_What is being asked_: Reproduce the full listing below verbatim, keeping every line and character unchanged.

_Given information_:
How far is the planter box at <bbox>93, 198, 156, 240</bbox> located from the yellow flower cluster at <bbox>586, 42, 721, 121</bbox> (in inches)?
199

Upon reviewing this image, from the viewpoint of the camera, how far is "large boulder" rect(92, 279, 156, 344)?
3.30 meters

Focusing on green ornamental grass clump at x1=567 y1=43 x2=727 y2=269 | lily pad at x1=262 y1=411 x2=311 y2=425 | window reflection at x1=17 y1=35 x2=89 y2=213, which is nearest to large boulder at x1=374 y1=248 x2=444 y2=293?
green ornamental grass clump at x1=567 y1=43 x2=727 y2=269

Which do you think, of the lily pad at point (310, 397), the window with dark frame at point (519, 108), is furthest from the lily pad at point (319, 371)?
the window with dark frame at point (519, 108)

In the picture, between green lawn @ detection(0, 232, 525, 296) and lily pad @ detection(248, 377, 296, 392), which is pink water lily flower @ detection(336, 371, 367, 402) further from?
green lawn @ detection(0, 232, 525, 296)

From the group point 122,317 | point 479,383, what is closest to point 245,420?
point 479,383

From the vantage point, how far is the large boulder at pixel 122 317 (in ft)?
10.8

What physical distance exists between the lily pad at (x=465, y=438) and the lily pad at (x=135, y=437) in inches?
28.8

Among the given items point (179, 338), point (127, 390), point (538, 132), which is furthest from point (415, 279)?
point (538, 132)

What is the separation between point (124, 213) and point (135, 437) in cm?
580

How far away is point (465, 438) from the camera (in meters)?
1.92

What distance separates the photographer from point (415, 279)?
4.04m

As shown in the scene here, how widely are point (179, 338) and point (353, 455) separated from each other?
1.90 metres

_Solution to the exercise_:
How far is the planter box at <bbox>93, 198, 156, 240</bbox> located from the yellow flower cluster at <bbox>586, 42, 721, 121</bbox> (in inches)?
199

Upon reviewing this image, from the viewpoint of the camera, how far is "large boulder" rect(92, 279, 156, 344)?
3.30 meters

Focusing on green ornamental grass clump at x1=567 y1=43 x2=727 y2=269 | lily pad at x1=262 y1=411 x2=311 y2=425 | window reflection at x1=17 y1=35 x2=89 y2=213, which is nearest to large boulder at x1=374 y1=248 x2=444 y2=293?
green ornamental grass clump at x1=567 y1=43 x2=727 y2=269

Which do you think, of the lily pad at point (310, 397), the window with dark frame at point (519, 108), is furthest from the lily pad at point (319, 371)?
the window with dark frame at point (519, 108)

In the picture, between green lawn @ detection(0, 232, 525, 296) and lily pad @ detection(248, 377, 296, 392), which is pink water lily flower @ detection(336, 371, 367, 402) further from?
green lawn @ detection(0, 232, 525, 296)

From the group point 122,317 | point 479,383, what is closest to point 245,420?
point 479,383

From the vantage point, how far is the large boulder at pixel 122 317 (in ft)?
10.8

What physical distance exists between the lily pad at (x=465, y=438) and the lily pad at (x=135, y=437) in inches?
28.8

Among the given items point (179, 338), point (127, 390), point (538, 132), which is furthest from point (415, 279)?
point (538, 132)

What is the separation between point (124, 213) and point (135, 437) in cm?
580

How far away is point (465, 438) from the camera (in meters)?
1.92

What distance separates the photographer from point (415, 279)?
4.04m

As shown in the scene here, how widely are point (179, 338) and point (353, 455) separated from each other?
1.90 metres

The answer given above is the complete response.